Psychoeducational assessment can provide specific recommendations to improve academic and workplace achievement. The goal of a psychoeducational assessment is often to determine whether an individual has a specific learning disorder or subtler areas of difficulty requiring remediation or supportive accommodations to demonstrate their actual capabilities. Psychoeducational evaluations include formal assessments of cognitive or learning abilities, assessment of an individual’s skills in academic areas such as reading, writing, math, and in some cases, assessment of social-emotional and behavioral functioning. The results are used by parents, educators, public and private schools, colleges, and others in caregiving or professional roles.
Psychoeducational Evaluations include:
- Background information and developmental history
- Assessment of abilities (cognitive functioning) – A series of measures are used to determine how your child learns, as well as their ability to process information and formulate responses. Measures include verbal and visual tests to examine verbal reasoning, nonverbal reasoning and certain types of memory, as well as the speed at which your child processes information and formulates responses.

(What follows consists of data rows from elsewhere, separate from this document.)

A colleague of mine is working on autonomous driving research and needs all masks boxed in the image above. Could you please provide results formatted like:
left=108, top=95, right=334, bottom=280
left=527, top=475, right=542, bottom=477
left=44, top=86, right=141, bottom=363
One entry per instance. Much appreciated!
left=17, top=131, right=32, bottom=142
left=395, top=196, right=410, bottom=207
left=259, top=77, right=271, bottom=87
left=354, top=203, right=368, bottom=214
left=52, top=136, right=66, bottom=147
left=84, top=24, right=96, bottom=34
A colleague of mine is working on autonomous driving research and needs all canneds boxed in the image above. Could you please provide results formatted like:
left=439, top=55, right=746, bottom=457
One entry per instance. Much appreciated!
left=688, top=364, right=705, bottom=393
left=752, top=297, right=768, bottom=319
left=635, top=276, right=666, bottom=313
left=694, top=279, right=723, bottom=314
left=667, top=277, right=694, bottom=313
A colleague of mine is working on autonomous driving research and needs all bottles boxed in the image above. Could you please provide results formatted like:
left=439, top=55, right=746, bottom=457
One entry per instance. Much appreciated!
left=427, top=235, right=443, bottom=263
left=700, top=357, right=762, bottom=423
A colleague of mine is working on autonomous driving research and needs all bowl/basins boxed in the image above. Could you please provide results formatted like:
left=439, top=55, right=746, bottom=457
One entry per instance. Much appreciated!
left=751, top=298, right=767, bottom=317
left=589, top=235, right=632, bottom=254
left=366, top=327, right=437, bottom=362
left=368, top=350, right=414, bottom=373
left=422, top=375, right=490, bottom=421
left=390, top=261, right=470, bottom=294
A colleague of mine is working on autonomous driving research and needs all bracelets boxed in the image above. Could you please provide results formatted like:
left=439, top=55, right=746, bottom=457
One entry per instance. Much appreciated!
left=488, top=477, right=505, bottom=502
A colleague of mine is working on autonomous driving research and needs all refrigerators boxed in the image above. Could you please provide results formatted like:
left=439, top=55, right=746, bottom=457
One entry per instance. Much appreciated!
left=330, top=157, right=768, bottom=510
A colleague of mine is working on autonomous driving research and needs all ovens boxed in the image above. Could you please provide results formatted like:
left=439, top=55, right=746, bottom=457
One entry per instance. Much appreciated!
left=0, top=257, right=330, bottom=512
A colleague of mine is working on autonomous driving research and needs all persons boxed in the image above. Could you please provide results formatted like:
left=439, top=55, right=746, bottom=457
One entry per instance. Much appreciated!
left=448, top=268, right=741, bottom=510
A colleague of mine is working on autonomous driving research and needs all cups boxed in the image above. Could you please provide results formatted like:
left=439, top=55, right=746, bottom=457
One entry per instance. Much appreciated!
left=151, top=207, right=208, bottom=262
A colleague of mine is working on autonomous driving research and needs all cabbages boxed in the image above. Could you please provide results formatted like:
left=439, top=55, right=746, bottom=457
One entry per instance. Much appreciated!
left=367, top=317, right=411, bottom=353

- Assessment of processing abilities – These include speech and language processing, auditory processing and other forms of memory, attention, organization and visual-motor processing.
- Assessment of academic functioning – Achievement, or academic, assessment is carried out to assist in understanding your child’s academic strengths and areas if difficulty. Tasks involving reading, writing, spelling and mathematics are assessed for general academic skill. Academic fluency and efficiency are also measured.
- Social/emotional/behavioral functioning – To best understand your child’s strengths and weaknesses, it is important to examine not only their cognitive and academic functioning, but also their social, emotional, and behavioral functioning. This includes parent and teacher questionnaires regarding your child’s learning and behavior. Your child may also complete questionnaires assessing how they behave and feel. Tests may be administered to measure how they cope with and view social relationships.
- Executive functioning – Executive function and self-regulation skills are the mental processes that enable an individual to plan, focus attention, remember instructions, and juggle multiple tasks successfully. Formal one-to-one assessment, standardized checklists, observations, interviews, and work samples may be utilized.